Data extracts:
▽

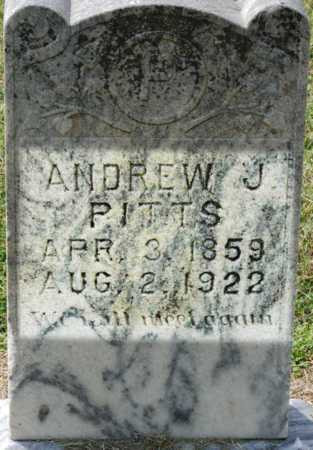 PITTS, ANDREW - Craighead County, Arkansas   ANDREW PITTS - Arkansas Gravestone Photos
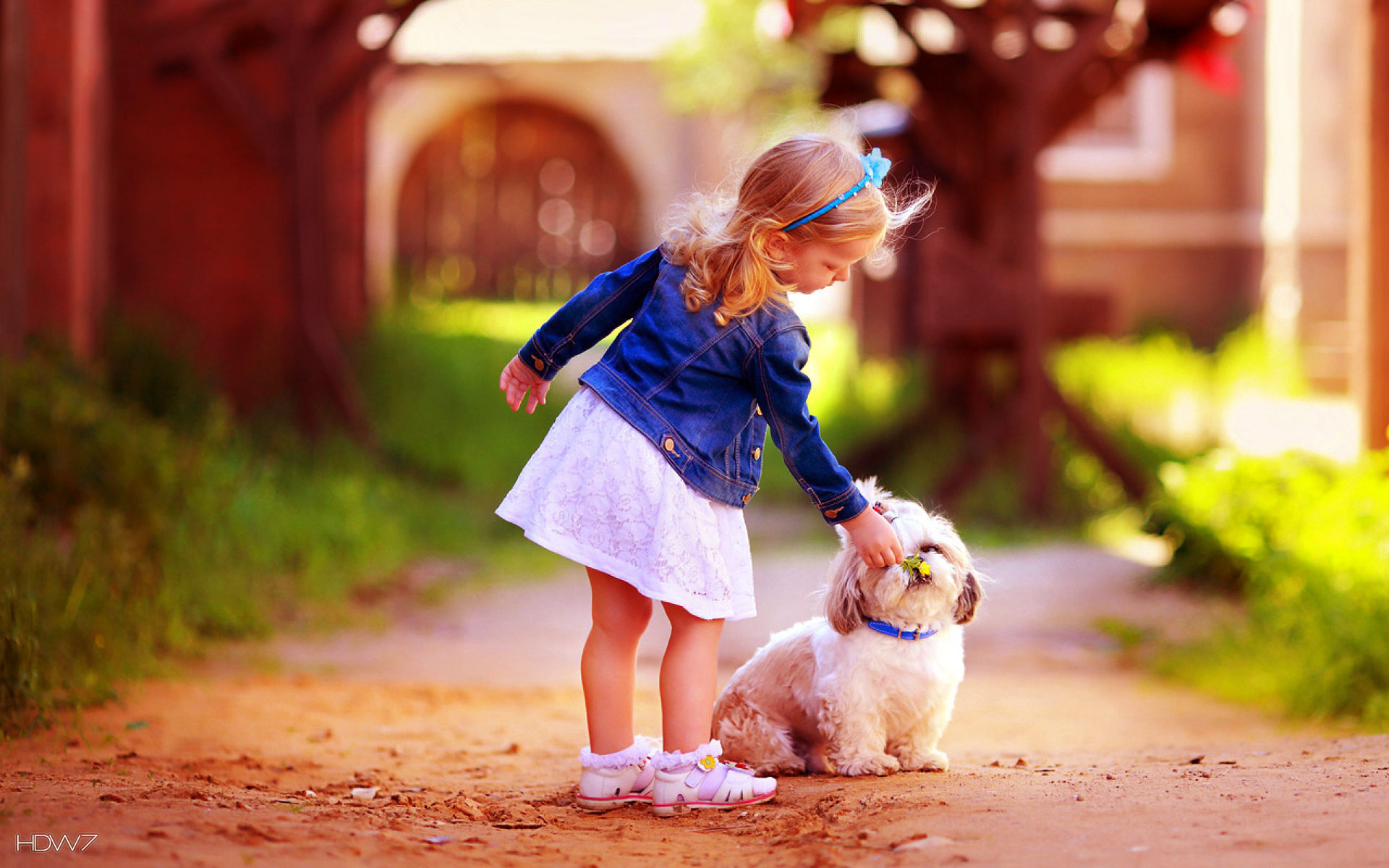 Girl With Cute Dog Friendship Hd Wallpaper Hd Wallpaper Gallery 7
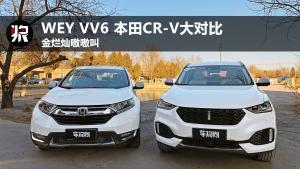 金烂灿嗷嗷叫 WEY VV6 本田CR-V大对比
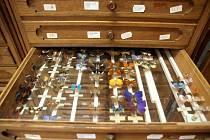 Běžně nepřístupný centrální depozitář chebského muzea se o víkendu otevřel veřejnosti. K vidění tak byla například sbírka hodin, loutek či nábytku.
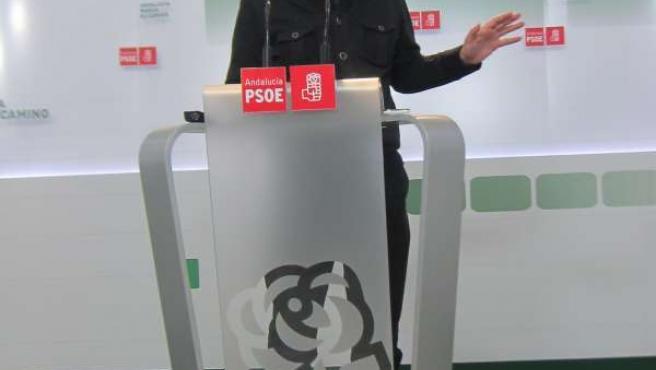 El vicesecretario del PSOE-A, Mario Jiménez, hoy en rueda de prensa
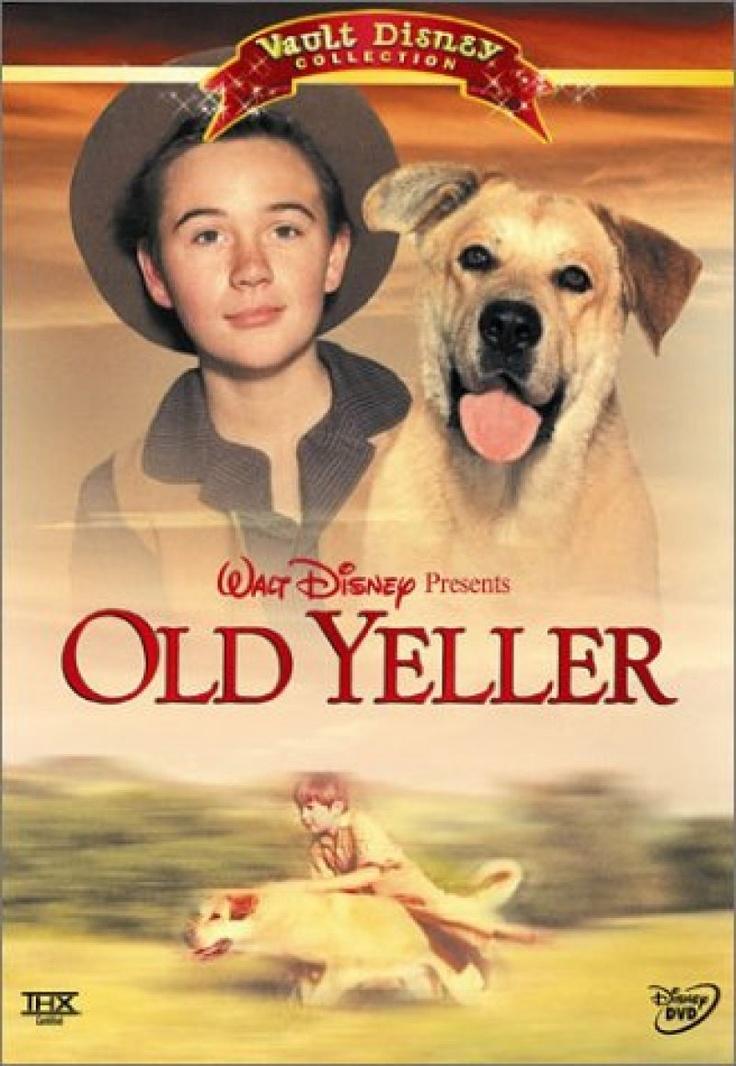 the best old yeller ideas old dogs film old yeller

△

Task to carry out: Each line above should be returned exactly as written, apart from any pictures.

Written answer:
 PITTS, ANDREW - Craighead County, Arkansas   ANDREW PITTS - Arkansas Gravestone Photos
 Girl With Cute Dog Friendship Hd Wallpaper Hd Wallpaper Gallery 7
 金烂灿嗷嗷叫 WEY VV6 本田CR-V大对比
 Běžně nepřístupný centrální depozitář chebského muzea se o víkendu otevřel veřejnosti. K vidění tak byla například sbírka hodin, loutek či nábytku.
 El vicesecretario del PSOE-A, Mario Jiménez, hoy en rueda de prensa
 the best old yeller ideas old dogs film old yeller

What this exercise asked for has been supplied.